You can use the Agent API to do network crawls like what you are talking about.
But why isn't everyone uploading their data to a central server anyway?
Why not setup a cron a job to check the timestamp of the remote file and if it's newer than the local copy, download it to a machine in your office, and share it from there? No need for P2P really. I would think such a script could be written in a few minutes, and the file could be shared with Samba, and then everybody would have the latest version. Run the script every hour or whatever.
rooooar
After years of working on MODs, I've come to realize that getting custom content for any game is a pain because of the domination of swaped download sites and the alternative of paying for downloads. So with some help from a few other MOD developers, we've been working on making a MOD P2P network application that we hope to launch by the end of the year (grain of salt, we're MOD developers, we love to delay shit). Originally we were just going to make it for Half Life since they have the biggest community, but there was enough desire for it to support other games that we scrapped our original structure and have decided to make it more scalable. This way we can add the capability for new games as they come out (see Gamespy Arcade for the model we're working off of). Right now our main problem is workng out how to keep this legal. Since a lot of game content is IP, we have to be careful not to allow those files to be shared. So once we find a lock-out scheme we like that doesn't make the program useless, we'll be a lot happier.

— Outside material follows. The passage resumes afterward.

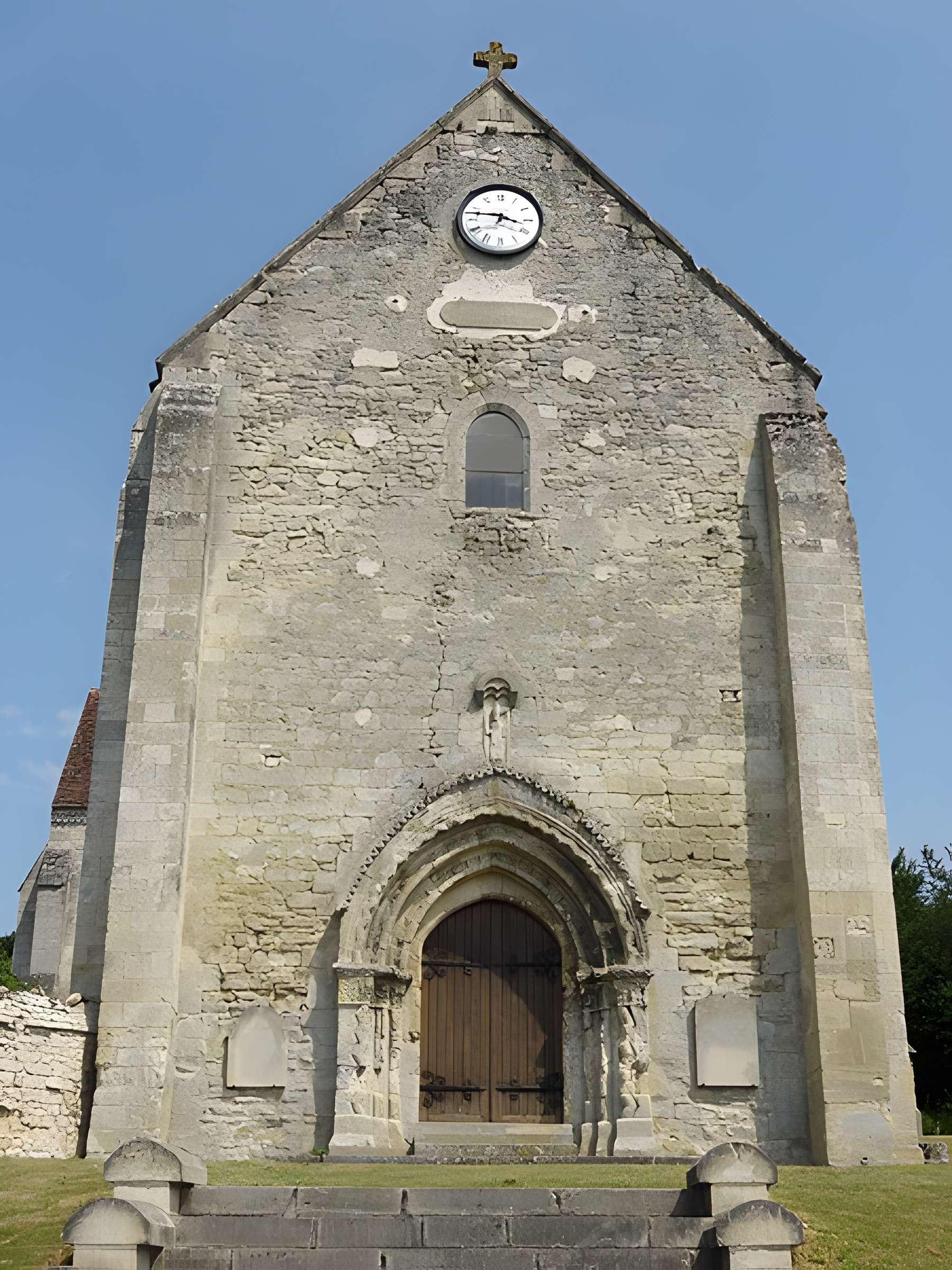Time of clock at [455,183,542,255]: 3:46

Hopefully this thing works well and will spur game developers to support the concept (winkwink). I fully anticipate games to ship with in-game P2P content delivery systems in the future. Integrating that with chatrooms and game lobbies is the next logical progression. Share some levels or models while you chat it up. Release new mods through P2P and stage a chat release party, all within the game architecture. Plus, the user base is already trained in the software.
It's not stupid. It's advanced.
Let's say Site A provides the data on a non-commercial basis freely to users but charges for commercial use. They require you to go through an agreement in order to get this data for personal use or else sign up and get a license for commercial use... Site B can't just go and get this data from Site A and procede to share it out. Because those who got it from Site B would not have clicked through the agreement required on Site A for the download and use of Site A's material.
This P2P sharing of data could open up a legal can-o'-worms. You really do need to check that the data you want to share around is freely distributable and that you really have permission to do so.
Donald 'Duck' Dunn: We had a band powerful enough to turn goat piss into gasoline.